O sistema de freios e contrapesos do Estado Democrático de Direito, concebido pela burguesia em ascensão (séc. XVIII), com suas válvulas de escape, contorna e resolve a grande maioria das dissensões no seio da própria classe dominante. Nestas eleições vimos as instituições democrático-burguesas funcionarem plenamente para o que foram criadas – a instabilidade foi resolvida sem lançar a sociedade na desordem ou caos.

A montanha pariu um rato: o temido “golpe” bolsonarista foi desfeito pela caneta de um ministro do TSE. As Forças Armadas não esboçaram reação, afinal, sabem que com Lula manterão seus penduricalhos, seus bônus, em suma, sua parasitagem usual sobre a nação trabalhadora. (O único porém, para elas, é que talvez com o novo governo tenham de trabalhar mais, subir morros, invadir favelas, instalar UPPs, deixar corpos pelo chão no Haiti, etc., essas belas coisas que deixou de fazer quando teve um presidente “seu”.)

É claro que Bolsonaro tinha de eletrizar parte de seus eleitores após o resultado.
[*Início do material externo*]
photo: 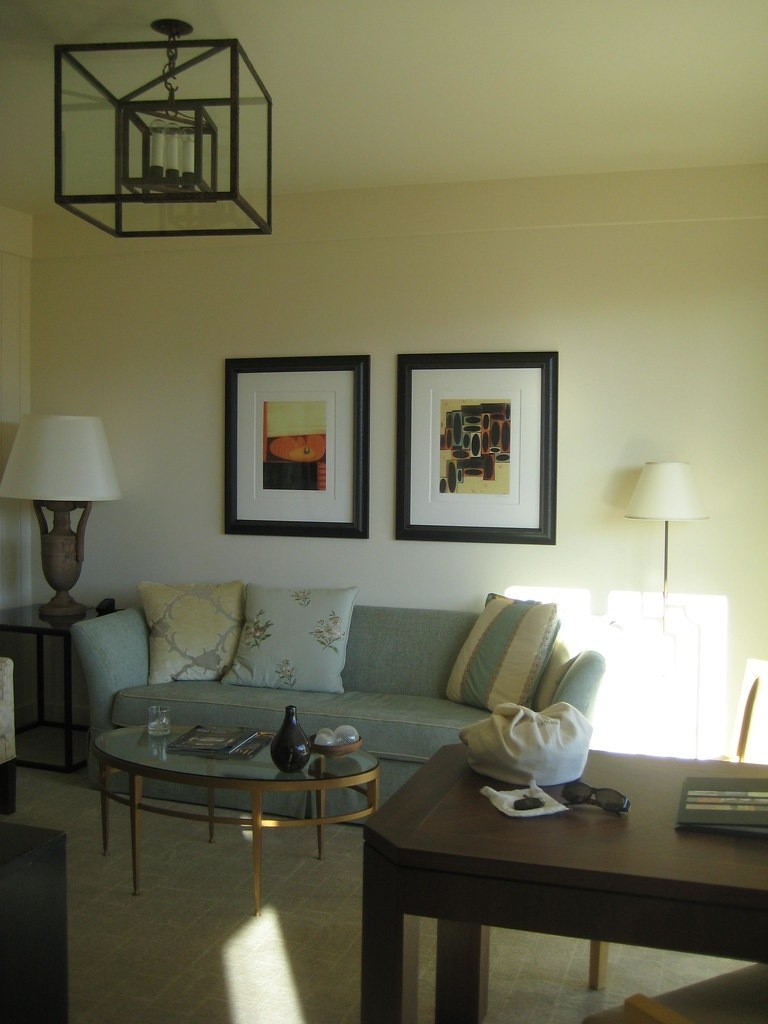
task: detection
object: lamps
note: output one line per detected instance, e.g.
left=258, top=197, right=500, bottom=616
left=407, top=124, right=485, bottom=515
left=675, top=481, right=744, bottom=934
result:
left=624, top=461, right=709, bottom=635
left=0, top=416, right=123, bottom=617
left=54, top=18, right=274, bottom=238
Toda encenação, para funcionar, tem de ter um lastro da realidade. Todo caudilho tem de arregimentar um séquito e insuflar uma massa. Mas queria ele realmente a dor de cabeça de um golpe de Estado contra tudo e todos? Contra o grosso da burguesia nacional e internacional e a maioria da população do próprio país? Bolsonaro não é louco. Como Trump nos EUA, Bolsonaro quer se manter no jogo político dos próximos anos, garantir imunidade a si e aos seus, ter papel de destaque (possivelmente central) no esquálido bipartidarismo brasileiro. Ele usa as massas para valorizar o passe. 
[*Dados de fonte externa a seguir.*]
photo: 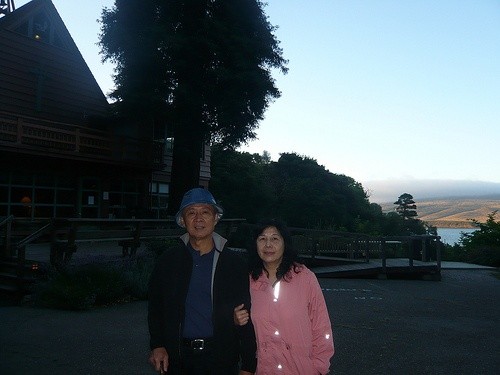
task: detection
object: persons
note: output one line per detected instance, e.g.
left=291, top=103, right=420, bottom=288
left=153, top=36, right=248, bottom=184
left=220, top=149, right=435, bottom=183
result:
left=145, top=187, right=258, bottom=375
left=232, top=217, right=335, bottom=375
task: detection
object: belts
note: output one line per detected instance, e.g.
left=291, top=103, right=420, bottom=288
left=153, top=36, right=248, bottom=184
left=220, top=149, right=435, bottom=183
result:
left=182, top=337, right=217, bottom=351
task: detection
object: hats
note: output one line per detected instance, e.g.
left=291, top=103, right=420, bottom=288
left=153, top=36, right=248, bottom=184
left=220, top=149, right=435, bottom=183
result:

Muito mais do que “derrota do golpe”, o atual pleito e a eleição de Lula devem ser compreendidos como o contorno da instabilidade política burguesa dos últimos anos, particularmente do pós-junho de 2013 (que teve impacto não apenas nas ruas e escolas ocupadas pela juventude, mas também no maior pico de greves desde o fim dos anos 1980, exatamente no momento em que Dilma era impeachmada).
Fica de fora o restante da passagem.